==== Input material ====

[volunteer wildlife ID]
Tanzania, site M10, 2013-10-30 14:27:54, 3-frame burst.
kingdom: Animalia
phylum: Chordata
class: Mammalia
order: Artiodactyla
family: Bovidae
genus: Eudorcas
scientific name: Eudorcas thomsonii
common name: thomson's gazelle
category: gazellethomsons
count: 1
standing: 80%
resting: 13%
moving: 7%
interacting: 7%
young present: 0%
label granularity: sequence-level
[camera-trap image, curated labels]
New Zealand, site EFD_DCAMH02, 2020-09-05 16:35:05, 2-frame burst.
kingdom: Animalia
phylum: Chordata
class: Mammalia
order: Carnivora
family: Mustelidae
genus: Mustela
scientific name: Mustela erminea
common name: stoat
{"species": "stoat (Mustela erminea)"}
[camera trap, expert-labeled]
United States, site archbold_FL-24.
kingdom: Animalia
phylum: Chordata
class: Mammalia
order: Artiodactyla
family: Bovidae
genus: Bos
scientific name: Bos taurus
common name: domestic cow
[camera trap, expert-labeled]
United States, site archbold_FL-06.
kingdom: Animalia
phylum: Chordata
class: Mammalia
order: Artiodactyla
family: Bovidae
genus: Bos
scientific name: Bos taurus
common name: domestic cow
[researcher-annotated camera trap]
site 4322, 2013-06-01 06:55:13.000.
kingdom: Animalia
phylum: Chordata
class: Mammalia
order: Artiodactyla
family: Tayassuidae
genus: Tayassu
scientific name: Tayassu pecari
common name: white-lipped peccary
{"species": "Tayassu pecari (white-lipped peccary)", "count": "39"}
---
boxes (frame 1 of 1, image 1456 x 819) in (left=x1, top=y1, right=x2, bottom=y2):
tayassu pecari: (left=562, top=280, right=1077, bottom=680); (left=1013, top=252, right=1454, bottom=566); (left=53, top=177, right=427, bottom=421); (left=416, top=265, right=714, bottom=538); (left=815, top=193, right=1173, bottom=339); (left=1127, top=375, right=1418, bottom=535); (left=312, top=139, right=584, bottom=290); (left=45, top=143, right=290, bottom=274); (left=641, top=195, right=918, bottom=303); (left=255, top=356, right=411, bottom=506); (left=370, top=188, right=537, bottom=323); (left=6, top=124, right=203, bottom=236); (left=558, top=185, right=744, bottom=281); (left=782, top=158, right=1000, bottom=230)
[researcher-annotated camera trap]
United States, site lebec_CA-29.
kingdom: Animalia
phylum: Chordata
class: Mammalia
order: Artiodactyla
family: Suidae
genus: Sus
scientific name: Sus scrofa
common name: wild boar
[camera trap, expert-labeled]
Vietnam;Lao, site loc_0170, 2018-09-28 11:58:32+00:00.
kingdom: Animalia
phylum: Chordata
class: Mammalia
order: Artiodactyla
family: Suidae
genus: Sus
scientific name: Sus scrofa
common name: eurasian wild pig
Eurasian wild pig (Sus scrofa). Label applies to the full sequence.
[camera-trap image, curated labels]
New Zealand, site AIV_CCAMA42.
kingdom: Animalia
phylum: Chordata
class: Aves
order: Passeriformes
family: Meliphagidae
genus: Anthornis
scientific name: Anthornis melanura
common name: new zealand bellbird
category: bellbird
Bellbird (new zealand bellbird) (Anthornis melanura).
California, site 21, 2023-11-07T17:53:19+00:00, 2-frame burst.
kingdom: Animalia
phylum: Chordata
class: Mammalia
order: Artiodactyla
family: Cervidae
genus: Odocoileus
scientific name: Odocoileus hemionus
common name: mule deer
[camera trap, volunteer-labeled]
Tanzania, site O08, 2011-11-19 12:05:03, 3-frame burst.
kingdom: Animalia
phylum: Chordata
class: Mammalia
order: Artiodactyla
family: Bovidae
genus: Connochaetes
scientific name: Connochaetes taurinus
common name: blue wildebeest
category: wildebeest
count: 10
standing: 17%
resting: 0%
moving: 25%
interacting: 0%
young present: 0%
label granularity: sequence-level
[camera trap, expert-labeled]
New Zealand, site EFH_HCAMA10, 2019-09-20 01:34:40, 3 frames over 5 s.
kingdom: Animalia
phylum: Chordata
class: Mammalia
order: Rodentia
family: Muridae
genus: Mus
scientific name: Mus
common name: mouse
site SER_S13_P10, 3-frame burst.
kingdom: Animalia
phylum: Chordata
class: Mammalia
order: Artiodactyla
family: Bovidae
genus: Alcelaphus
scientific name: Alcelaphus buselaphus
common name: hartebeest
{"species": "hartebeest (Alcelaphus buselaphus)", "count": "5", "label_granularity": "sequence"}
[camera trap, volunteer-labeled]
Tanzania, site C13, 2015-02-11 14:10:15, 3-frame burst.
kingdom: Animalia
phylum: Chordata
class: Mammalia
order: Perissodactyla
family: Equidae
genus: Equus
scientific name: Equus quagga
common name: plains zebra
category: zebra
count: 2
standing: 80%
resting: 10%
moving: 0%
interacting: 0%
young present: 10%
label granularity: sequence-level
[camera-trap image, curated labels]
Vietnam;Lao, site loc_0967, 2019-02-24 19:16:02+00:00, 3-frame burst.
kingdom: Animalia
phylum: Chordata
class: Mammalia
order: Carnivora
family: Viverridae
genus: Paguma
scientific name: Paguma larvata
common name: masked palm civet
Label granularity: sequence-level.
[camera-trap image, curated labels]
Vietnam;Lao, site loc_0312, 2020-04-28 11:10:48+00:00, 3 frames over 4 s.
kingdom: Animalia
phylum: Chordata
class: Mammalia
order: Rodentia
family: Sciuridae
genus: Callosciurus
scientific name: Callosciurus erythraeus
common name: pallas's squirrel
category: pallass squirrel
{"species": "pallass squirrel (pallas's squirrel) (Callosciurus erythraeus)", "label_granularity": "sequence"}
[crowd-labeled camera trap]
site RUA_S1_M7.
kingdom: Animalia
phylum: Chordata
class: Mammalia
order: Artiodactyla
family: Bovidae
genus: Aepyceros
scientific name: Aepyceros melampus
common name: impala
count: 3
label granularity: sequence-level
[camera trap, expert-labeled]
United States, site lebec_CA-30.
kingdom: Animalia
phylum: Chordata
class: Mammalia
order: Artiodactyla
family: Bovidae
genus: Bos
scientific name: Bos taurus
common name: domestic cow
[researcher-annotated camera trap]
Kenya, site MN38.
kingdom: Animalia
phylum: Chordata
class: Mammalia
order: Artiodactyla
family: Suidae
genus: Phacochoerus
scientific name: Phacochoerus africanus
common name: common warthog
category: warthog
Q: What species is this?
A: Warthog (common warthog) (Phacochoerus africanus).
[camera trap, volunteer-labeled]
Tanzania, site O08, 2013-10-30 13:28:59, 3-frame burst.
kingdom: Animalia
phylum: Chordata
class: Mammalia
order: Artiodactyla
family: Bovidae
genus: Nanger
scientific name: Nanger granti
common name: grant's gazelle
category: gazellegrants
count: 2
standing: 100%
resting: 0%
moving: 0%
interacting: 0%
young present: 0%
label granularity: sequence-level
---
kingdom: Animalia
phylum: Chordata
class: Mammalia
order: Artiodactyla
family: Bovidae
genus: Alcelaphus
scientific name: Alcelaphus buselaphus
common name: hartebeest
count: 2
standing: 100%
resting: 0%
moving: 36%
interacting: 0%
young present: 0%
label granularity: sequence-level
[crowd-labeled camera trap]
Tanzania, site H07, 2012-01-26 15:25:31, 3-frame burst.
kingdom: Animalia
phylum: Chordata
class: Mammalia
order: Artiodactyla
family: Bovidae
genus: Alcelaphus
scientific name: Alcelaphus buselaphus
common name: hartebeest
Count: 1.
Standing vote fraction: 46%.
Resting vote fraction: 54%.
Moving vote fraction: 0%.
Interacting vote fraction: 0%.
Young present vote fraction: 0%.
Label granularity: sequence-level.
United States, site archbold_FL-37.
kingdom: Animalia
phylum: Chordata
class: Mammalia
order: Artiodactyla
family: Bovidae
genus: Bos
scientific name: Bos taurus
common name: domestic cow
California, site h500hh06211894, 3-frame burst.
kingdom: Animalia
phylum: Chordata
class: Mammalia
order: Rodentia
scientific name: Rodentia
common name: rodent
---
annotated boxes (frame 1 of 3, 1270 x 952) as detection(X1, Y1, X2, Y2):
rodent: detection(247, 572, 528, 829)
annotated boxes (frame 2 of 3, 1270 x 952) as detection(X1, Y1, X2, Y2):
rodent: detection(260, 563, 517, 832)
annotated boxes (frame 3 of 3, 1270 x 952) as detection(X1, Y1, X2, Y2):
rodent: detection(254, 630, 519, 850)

====

*The problem*
Gather each line of the listing containing the word "States" and show it.

*Answer box*
United States, site archbold_FL-24.
United States, site archbold_FL-06.
United States, site lebec_CA-29.
United States, site lebec_CA-30.
United States, site archbold_FL-37.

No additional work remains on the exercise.